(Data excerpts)
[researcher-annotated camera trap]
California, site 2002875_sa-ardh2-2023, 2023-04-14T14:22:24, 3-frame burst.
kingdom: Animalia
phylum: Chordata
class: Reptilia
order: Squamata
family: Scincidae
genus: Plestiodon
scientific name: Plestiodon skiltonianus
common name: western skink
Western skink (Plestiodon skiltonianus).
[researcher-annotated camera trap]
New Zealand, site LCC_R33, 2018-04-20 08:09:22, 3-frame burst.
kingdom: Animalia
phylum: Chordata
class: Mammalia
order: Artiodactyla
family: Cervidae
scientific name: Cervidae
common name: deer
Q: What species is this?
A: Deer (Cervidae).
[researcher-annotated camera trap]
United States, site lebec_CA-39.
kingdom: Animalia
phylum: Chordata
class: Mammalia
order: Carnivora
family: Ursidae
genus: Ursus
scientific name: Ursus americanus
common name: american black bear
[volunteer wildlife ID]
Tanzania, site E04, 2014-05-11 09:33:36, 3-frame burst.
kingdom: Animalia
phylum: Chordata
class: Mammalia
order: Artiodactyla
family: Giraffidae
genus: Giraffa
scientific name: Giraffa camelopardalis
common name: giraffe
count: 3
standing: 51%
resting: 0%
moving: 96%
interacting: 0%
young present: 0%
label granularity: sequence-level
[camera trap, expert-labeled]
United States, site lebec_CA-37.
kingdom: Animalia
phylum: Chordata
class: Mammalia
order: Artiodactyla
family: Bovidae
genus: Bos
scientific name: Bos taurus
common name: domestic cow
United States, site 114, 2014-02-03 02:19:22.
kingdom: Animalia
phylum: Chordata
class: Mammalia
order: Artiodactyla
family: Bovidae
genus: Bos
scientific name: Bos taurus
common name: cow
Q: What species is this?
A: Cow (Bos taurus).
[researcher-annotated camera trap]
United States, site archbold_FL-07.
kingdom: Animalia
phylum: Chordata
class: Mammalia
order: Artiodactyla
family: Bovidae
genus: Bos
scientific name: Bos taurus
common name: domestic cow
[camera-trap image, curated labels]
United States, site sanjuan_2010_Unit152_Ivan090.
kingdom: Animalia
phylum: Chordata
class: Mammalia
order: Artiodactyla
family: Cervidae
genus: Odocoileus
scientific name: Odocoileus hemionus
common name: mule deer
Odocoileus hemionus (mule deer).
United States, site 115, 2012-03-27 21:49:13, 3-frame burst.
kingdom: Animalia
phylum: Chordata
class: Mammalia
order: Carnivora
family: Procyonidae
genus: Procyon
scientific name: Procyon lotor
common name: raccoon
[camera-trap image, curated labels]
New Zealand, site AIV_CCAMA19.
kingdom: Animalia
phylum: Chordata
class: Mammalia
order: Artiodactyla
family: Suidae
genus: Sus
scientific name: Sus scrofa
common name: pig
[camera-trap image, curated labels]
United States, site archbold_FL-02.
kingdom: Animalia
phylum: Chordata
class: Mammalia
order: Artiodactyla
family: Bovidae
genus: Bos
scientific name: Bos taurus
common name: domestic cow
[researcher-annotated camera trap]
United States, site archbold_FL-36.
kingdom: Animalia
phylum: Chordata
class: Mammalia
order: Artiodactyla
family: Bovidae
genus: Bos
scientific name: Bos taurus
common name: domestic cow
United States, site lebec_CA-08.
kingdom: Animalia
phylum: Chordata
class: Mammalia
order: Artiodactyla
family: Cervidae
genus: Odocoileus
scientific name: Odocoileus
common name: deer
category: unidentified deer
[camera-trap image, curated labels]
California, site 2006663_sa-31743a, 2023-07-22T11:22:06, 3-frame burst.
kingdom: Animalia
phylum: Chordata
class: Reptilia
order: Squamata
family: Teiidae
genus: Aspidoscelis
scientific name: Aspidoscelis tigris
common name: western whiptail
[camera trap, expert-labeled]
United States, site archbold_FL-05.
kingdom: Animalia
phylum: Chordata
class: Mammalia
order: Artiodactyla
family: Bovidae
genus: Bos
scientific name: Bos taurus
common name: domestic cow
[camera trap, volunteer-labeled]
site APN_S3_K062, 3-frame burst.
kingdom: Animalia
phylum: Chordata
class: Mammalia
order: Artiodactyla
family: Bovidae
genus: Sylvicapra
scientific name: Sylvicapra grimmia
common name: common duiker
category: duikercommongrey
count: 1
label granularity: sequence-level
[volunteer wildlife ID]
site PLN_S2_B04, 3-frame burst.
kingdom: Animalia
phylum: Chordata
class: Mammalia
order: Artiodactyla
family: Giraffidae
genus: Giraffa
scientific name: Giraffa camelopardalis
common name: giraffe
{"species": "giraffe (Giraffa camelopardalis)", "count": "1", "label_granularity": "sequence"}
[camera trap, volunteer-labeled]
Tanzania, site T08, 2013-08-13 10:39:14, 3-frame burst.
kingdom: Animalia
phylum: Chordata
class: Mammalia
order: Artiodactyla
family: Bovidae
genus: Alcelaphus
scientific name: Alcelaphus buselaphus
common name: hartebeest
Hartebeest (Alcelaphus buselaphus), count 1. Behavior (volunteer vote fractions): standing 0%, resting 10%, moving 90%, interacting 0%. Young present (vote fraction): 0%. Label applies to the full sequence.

» **WHAT YOU ARE ASKED TO DO**: Output the data above without altering a line.

» **RESPONSE AREA**:
[researcher-annotated camera trap]
California, site 2002875_sa-ardh2-2023, 2023-04-14T14:22:24, 3-frame burst.
kingdom: Animalia
phylum: Chordata
class: Reptilia
order: Squamata
family: Scincidae
genus: Plestiodon
scientific name: Plestiodon skiltonianus
common name: western skink
Western skink (Plestiodon skiltonianus).
[researcher-annotated camera trap]
New Zealand, site LCC_R33, 2018-04-20 08:09:22, 3-frame burst.
kingdom: Animalia
phylum: Chordata
class: Mammalia
order: Artiodactyla
family: Cervidae
scientific name: Cervidae
common name: deer
Q: What species is this?
A: Deer (Cervidae).
[researcher-annotated camera trap]
United States, site lebec_CA-39.
kingdom: Animalia
phylum: Chordata
class: Mammalia
order: Carnivora
family: Ursidae
genus: Ursus
scientific name: Ursus americanus
common name: american black bear
[volunteer wildlife ID]
Tanzania, site E04, 2014-05-11 09:33:36, 3-frame burst.
kingdom: Animalia
phylum: Chordata
class: Mammalia
order: Artiodactyla
family: Giraffidae
genus: Giraffa
scientific name: Giraffa camelopardalis
common name: giraffe
count: 3
standing: 51%
resting: 0%
moving: 96%
interacting: 0%
young present: 0%
label granularity: sequence-level
[camera trap, expert-labeled]
United States, site lebec_CA-37.
kingdom: Animalia
phylum: Chordata
class: Mammalia
order: Artiodactyla
family: Bovidae
genus: Bos
scientific name: Bos taurus
common name: domestic cow
United States, site 114, 2014-02-03 02:19:22.
kingdom: Animalia
phylum: Chordata
class: Mammalia
order: Artiodactyla
family: Bovidae
genus: Bos
scientific name: Bos taurus
common name: cow
Q: What species is this?
A: Cow (Bos taurus).
[researcher-annotated camera trap]
United States, site archbold_FL-07.
kingdom: Animalia
phylum: Chordata
class: Mammalia
order: Artiodactyla
family: Bovidae
genus: Bos
scientific name: Bos taurus
common name: domestic cow
[camera-trap image, curated labels]
United States, site sanjuan_2010_Unit152_Ivan090.
kingdom: Animalia
phylum: Chordata
class: Mammalia
order: Artiodactyla
family: Cervidae
genus: Odocoileus
scientific name: Odocoileus hemionus
common name: mule deer
Odocoileus hemionus (mule deer).
United States, site 115, 2012-03-27 21:49:13, 3-frame burst.
kingdom: Animalia
phylum: Chordata
class: Mammalia
order: Carnivora
family: Procyonidae
genus: Procyon
scientific name: Procyon lotor
common name: raccoon
[camera-trap image, curated labels]
New Zealand, site AIV_CCAMA19.
kingdom: Animalia
phylum: Chordata
class: Mammalia
order: Artiodactyla
family: Suidae
genus: Sus
scientific name: Sus scrofa
common name: pig
[camera-trap image, curated labels]
United States, site archbold_FL-02.
kingdom: Animalia
phylum: Chordata
class: Mammalia
order: Artiodactyla
family: Bovidae
genus: Bos
scientific name: Bos taurus
common name: domestic cow
[researcher-annotated camera trap]
United States, site archbold_FL-36.
kingdom: Animalia
phylum: Chordata
class: Mammalia
order: Artiodactyla
family: Bovidae
genus: Bos
scientific name: Bos taurus
common name: domestic cow
United States, site lebec_CA-08.
kingdom: Animalia
phylum: Chordata
class: Mammalia
order: Artiodactyla
family: Cervidae
genus: Odocoileus
scientific name: Odocoileus
common name: deer
category: unidentified deer
[camera-trap image, curated labels]
California, site 2006663_sa-31743a, 2023-07-22T11:22:06, 3-frame burst.
kingdom: Animalia
phylum: Chordata
class: Reptilia
order: Squamata
family: Teiidae
genus: Aspidoscelis
scientific name: Aspidoscelis tigris
common name: western whiptail
[camera trap, expert-labeled]
United States, site archbold_FL-05.
kingdom: Animalia
phylum: Chordata
class: Mammalia
order: Artiodactyla
family: Bovidae
genus: Bos
scientific name: Bos taurus
common name: domestic cow
[camera trap, volunteer-labeled]
site APN_S3_K062, 3-frame burst.
kingdom: Animalia
phylum: Chordata
class: Mammalia
order: Artiodactyla
family: Bovidae
genus: Sylvicapra
scientific name: Sylvicapra grimmia
common name: common duiker
category: duikercommongrey
count: 1
label granularity: sequence-level
[volunteer wildlife ID]
site PLN_S2_B04, 3-frame burst.
kingdom: Animalia
phylum: Chordata
class: Mammalia
order: Artiodactyla
family: Giraffidae
genus: Giraffa
scientific name: Giraffa camelopardalis
common name: giraffe
{"species": "giraffe (Giraffa camelopardalis)", "count": "1", "label_granularity": "sequence"}
[camera trap, volunteer-labeled]
Tanzania, site T08, 2013-08-13 10:39:14, 3-frame burst.
kingdom: Animalia
phylum: Chordata
class: Mammalia
order: Artiodactyla
family: Bovidae
genus: Alcelaphus
scientific name: Alcelaphus buselaphus
common name: hartebeest
Hartebeest (Alcelaphus buselaphus), count 1. Behavior (volunteer vote fractions): standing 0%, resting 10%, moving 90%, interacting 0%. Young present (vote fraction): 0%. Label applies to the full sequence.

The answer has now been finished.